The $5 trillion in retirement plans have become a “tempting target” for hackers to access sensitive information held by plan providers in the industry, so two legislators asked the Government Accountability Office to examine data protections, processes and procedures within the private retirement system.
U.S. Sen. Patty Murray, D-Washington, and U.S. Rep. Robert C. “Bobby” Scott, D-Virginia., sent the letter in February, saying that cybersecurity protections are ill-defined, especially when it comes to what needs to be done in the event of a data breach. The legislators asked the GAO to examine 10 pointed questions around the safety of the private retirement system.
“It is important that workers and retirees know their savings are in fact safe, and that a cyberattack will not throw the retirement they have spent years working and planning for into jeopardy,” the letter said.
While there is no hard data on retirement-savings breaches, and organizations remain tight-lipped to minimize exposure to cybersecurity risks, it appears to be a growing threat to companies large and small that offer retirement plans.
Currently there is no comprehensive national law governing cybersecurity in the private retirement sector, a December working paper published by the Pension Research Council reported. The intent of the paper was to put into context the challenges faced by the industry today, said Ben Taylor, senior vice president at Callan LLC and one of the four authors of the paper.
In the retirement business, a lot of money and personal information is at stake. Names, birthdates, addresses, Social Security numbers, bank accounts and other sensitive information are all common data points that are transferred between organizations and providers. Right now, there is no set framework or standard for how this information should be protected, Taylor said.
“There is a lot of gray area when it comes to cybersecurity,” he added.
While there is no hard data on retirement-savings breaches, it appears to be a growing threat to companies large and small that offer retirement plans.
In fact, Taylor noted that in some cases, it is hard to determine where a plan sponsor needs to go to report a hack. He added that one client, who didn’t know which law enforcement handled breaches in his area, ended up going to the state highway patrol — the presiding authority for cyberthreats in that state.
“It’s a pretty complicated matrix of threat responses,” for plan sponsors to know about, he added.
The private sector hasn’t waited for the federal government to come up with cybersecurity standards for the industry. The SPARK Institute, which stands for the Society of Professional Asset-Managers and Recordkeepers, created the Industry Best Practice Data Security Reporting standards in September 2017. With this paper, SPARK established 16 data security control objectives that service providers can use as a communication tool to show their level of cybersecurity sophistication.
Providing information to plan sponsors in the world of cybersecurity can be complicated for service providers, said Tim Rouse, SPARK’s executive director and co-author to the Pension Research Council’s working paper. Plan sponsors want providers to explain how data are protected from breaches. Meanwhile, providers need to keep some level of secrecy to protect against being hacked. The SPARK standards created a base of communication between providers and plan sponsors that uses a third-party auditor to evaluate and then relay to plan sponsors the provider’s level of data protection.
Rouse said the standards are not meant to guarantee against data breaches. It’s more of a tool for plan sponsors to use when evaluating service providers.

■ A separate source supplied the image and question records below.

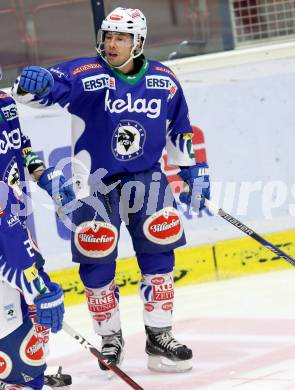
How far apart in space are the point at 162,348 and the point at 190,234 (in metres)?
1.51

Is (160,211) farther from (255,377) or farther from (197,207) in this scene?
(255,377)

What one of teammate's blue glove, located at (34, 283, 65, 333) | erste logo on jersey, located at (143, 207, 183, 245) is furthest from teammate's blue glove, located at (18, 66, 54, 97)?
teammate's blue glove, located at (34, 283, 65, 333)

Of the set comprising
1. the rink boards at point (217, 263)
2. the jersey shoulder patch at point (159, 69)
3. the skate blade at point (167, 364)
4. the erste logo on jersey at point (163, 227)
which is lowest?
the rink boards at point (217, 263)

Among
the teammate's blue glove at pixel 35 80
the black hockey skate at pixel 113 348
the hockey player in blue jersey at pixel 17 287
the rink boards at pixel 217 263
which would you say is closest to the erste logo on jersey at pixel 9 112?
the hockey player in blue jersey at pixel 17 287

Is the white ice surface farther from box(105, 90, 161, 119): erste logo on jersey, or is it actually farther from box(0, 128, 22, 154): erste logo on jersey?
box(0, 128, 22, 154): erste logo on jersey

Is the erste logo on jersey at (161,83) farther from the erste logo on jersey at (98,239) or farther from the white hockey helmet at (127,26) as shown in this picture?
the erste logo on jersey at (98,239)

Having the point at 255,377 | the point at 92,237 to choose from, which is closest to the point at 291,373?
the point at 255,377

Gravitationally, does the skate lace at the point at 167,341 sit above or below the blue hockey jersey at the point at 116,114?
below

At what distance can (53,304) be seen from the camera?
4105 mm

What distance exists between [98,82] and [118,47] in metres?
0.17

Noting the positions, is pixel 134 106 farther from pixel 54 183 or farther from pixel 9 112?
pixel 9 112

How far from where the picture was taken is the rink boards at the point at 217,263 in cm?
671

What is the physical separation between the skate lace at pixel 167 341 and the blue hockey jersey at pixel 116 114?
0.76m

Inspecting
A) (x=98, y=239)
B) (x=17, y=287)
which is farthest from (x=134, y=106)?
(x=17, y=287)
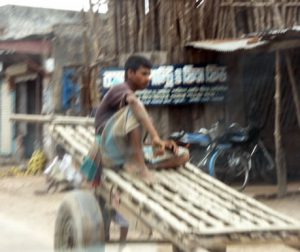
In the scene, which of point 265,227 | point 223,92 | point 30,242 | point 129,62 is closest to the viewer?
point 265,227

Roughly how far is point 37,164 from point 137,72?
9.38m

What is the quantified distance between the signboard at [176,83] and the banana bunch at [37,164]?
13.2 feet

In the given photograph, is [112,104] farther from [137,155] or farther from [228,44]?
[228,44]

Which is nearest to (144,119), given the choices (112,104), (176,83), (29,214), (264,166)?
(112,104)

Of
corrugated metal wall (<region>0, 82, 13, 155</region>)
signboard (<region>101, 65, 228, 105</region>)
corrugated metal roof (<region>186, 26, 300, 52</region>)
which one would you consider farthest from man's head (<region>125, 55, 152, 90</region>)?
corrugated metal wall (<region>0, 82, 13, 155</region>)

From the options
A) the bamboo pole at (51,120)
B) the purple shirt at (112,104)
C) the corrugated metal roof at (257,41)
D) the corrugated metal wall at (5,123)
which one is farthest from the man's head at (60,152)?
the purple shirt at (112,104)

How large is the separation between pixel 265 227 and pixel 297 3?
7556mm

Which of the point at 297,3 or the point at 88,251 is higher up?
the point at 297,3

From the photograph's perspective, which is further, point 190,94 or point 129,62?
point 190,94

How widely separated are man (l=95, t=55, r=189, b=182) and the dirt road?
2.33m

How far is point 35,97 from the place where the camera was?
50.6 ft

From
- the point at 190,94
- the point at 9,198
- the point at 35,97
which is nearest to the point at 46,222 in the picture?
the point at 9,198

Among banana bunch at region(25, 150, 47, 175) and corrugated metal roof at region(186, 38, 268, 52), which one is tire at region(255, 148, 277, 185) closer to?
corrugated metal roof at region(186, 38, 268, 52)

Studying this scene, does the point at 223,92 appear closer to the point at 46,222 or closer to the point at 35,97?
the point at 46,222
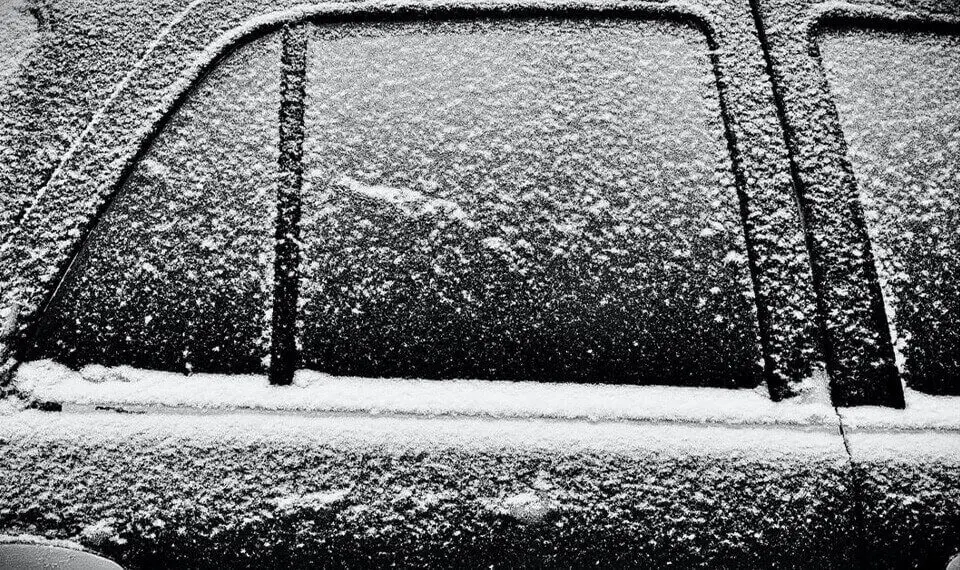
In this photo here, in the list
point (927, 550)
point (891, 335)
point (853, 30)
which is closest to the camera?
point (927, 550)

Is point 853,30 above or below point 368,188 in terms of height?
above

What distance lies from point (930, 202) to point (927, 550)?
60 cm

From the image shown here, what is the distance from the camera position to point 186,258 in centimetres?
91

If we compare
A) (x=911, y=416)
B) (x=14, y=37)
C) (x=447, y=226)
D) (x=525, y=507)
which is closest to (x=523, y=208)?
(x=447, y=226)

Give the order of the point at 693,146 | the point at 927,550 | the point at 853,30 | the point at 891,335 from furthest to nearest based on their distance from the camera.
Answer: the point at 853,30
the point at 693,146
the point at 891,335
the point at 927,550

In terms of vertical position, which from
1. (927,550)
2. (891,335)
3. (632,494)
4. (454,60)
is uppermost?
(454,60)

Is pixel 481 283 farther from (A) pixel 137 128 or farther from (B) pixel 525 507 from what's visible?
(A) pixel 137 128

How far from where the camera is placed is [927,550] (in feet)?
2.57

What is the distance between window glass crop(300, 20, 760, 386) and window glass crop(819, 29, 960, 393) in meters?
0.26

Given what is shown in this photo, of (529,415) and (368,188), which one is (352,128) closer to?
(368,188)

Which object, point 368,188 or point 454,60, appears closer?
point 368,188

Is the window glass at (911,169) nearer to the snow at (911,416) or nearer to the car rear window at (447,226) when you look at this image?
the snow at (911,416)

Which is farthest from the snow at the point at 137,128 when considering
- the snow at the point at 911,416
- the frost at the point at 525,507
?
the frost at the point at 525,507

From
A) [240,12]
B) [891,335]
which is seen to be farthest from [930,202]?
[240,12]
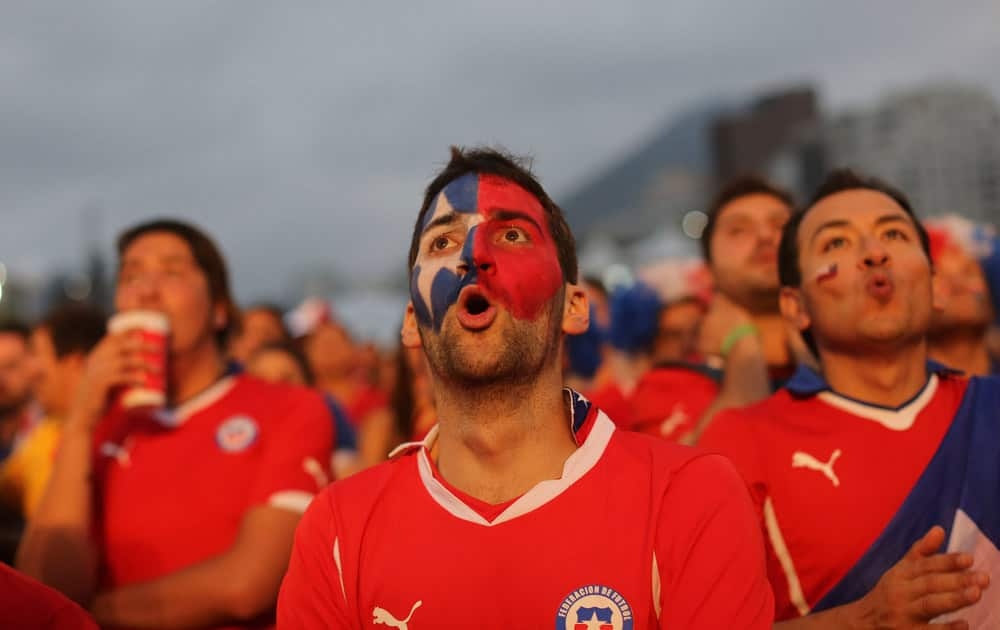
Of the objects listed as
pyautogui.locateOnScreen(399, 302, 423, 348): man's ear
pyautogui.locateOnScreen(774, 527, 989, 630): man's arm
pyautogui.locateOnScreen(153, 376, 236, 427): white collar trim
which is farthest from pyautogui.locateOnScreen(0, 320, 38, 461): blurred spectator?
pyautogui.locateOnScreen(774, 527, 989, 630): man's arm

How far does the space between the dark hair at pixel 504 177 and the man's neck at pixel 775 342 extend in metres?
1.71

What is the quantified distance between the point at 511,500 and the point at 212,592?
4.23ft

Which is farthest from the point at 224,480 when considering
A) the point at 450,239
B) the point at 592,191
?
the point at 592,191

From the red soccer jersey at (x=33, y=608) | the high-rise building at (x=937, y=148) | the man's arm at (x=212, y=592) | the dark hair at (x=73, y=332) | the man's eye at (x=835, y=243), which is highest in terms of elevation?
the high-rise building at (x=937, y=148)

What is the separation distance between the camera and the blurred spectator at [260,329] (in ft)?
22.6

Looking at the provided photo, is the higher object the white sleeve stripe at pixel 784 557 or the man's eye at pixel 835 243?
the man's eye at pixel 835 243

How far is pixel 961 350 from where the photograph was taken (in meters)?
4.07

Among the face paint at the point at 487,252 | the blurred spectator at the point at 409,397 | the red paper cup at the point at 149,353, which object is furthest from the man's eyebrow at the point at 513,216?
the blurred spectator at the point at 409,397

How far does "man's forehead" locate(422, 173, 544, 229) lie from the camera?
91.4 inches

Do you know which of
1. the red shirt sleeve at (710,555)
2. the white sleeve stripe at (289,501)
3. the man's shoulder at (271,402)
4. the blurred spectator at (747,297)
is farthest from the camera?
the blurred spectator at (747,297)

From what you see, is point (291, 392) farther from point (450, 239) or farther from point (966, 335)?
point (966, 335)

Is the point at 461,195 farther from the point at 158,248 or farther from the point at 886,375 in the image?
the point at 158,248

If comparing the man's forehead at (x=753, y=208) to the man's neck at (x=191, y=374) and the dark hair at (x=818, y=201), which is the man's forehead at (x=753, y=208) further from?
the man's neck at (x=191, y=374)

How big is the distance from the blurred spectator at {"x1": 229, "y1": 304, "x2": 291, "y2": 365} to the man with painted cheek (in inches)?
182
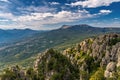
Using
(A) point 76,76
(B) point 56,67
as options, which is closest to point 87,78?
(A) point 76,76

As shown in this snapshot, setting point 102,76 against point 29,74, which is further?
point 29,74

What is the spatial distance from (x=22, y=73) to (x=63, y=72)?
37.9 meters

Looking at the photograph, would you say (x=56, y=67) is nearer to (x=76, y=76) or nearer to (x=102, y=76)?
(x=76, y=76)

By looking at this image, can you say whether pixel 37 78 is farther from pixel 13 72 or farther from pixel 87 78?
pixel 87 78

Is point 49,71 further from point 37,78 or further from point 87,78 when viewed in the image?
point 87,78

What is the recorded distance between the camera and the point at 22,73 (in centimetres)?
19462

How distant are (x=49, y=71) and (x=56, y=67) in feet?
25.1

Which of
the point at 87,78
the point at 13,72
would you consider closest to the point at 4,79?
the point at 13,72

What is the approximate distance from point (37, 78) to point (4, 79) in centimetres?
2901

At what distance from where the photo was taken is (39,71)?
199125mm

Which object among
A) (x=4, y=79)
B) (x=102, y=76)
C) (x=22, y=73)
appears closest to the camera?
(x=102, y=76)

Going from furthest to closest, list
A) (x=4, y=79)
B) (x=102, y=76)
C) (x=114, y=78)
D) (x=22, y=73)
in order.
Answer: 1. (x=22, y=73)
2. (x=4, y=79)
3. (x=102, y=76)
4. (x=114, y=78)

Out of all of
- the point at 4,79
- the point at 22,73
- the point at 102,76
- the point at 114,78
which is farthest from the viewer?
the point at 22,73

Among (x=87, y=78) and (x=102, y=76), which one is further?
(x=87, y=78)
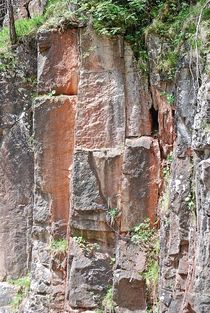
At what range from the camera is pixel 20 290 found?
26.7 ft

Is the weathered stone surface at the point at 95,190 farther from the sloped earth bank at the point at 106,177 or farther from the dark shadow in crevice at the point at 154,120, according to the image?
the dark shadow in crevice at the point at 154,120

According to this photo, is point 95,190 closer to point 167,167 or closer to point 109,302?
point 167,167

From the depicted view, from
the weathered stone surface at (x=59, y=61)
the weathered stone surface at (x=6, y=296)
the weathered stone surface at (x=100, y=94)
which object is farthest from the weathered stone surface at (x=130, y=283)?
the weathered stone surface at (x=59, y=61)

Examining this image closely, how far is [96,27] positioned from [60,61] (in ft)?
2.78

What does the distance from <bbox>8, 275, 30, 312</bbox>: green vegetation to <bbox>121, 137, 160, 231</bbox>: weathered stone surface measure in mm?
2374

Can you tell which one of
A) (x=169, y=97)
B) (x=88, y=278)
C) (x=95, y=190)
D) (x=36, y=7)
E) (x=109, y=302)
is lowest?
(x=109, y=302)

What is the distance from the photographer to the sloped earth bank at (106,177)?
5.68m

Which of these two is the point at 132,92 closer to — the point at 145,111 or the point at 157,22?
the point at 145,111

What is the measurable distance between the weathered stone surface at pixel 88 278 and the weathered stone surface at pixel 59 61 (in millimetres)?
2433

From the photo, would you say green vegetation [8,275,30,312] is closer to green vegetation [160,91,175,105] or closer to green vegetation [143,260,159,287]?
green vegetation [143,260,159,287]

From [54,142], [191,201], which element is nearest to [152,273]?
[191,201]

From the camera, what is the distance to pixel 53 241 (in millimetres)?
7484

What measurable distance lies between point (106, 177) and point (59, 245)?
1389 mm

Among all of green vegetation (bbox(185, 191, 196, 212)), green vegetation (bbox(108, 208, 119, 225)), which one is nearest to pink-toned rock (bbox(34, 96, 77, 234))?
green vegetation (bbox(108, 208, 119, 225))
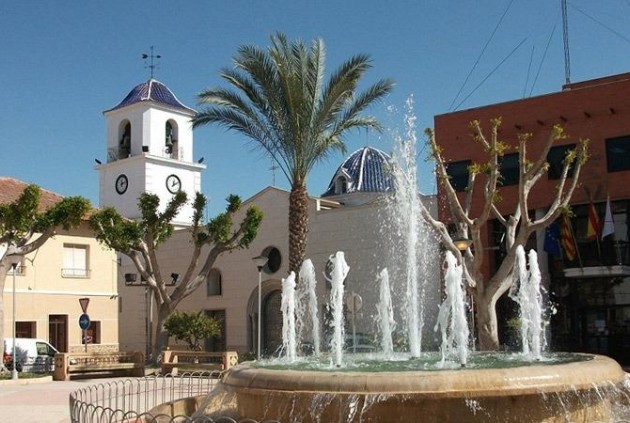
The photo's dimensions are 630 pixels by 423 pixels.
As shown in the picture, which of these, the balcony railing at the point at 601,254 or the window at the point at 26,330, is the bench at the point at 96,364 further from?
the balcony railing at the point at 601,254

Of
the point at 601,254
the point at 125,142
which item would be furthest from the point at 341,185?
the point at 601,254

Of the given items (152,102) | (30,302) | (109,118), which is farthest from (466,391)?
(109,118)

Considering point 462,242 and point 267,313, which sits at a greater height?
point 462,242

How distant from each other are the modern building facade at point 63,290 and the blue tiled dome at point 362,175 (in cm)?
1371

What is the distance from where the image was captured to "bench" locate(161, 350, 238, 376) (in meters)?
24.4

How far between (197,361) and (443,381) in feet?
65.9

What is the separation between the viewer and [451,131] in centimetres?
3009

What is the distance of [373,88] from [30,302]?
1737 cm

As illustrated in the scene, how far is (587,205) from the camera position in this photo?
26.8 meters

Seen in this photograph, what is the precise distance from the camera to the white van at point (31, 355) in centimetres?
2839

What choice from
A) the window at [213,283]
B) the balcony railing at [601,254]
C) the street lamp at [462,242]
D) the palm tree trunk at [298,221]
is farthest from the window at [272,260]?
the street lamp at [462,242]

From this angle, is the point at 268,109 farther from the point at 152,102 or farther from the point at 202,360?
the point at 152,102

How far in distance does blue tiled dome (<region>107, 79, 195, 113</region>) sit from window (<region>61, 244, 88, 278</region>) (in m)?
16.1

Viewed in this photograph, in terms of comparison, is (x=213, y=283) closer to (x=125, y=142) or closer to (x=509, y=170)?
(x=509, y=170)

“If a provider’s [security processes] information gets distributed to a plan sponsor, it’s just as good as becoming public knowledge. It becomes the road map that the bad guys can use to get into someone’s system,” Rouse said. “A third party auditor brings flexibility to the system. The hackers don’t know what they are up against.”
Using a third-party auditor to evaluate a provider’s level of sophistication has worked well, said Neal Ringquist, executive vice president for Retirement Clearinghouse, an industry service supplier, specializing in providing consolidation and portability services to defined contribution plans.
To protect Retirement Clearinghouse’s process, “There are certain things that we would not want to disclose” to a client, Ringquist said. “This is a middle ground that can accommodate both sides.”
While SPARK’s standards help provide some level of assurance, industry experts agreed national standards are needed.
“It is clear that the lack of cybersecurity expertise in the adviser community, the need for plan sponsors to protect participant data, and the lack of a uniform standard or process for third-party audits of cybersecurity measures all call for a solution,” the working paper said.
Getting to that national solution for the retirement industry will be difficult, experts agreed. Issues including determining the regulator for cybersecurity, coordinating state and federal rules, possibly setting a required level of insurance coverage are all part of creating an overall solution. In addition, lawmakers will need to consider whether failing to protect plan data would result in plan sponsors breaking their fiduciary obligations.
“The industry is looking for clarity on how to respond and distinguish different types of threats,” Taylor said. “Determining how and when to do what can be an extraordinary challenge.”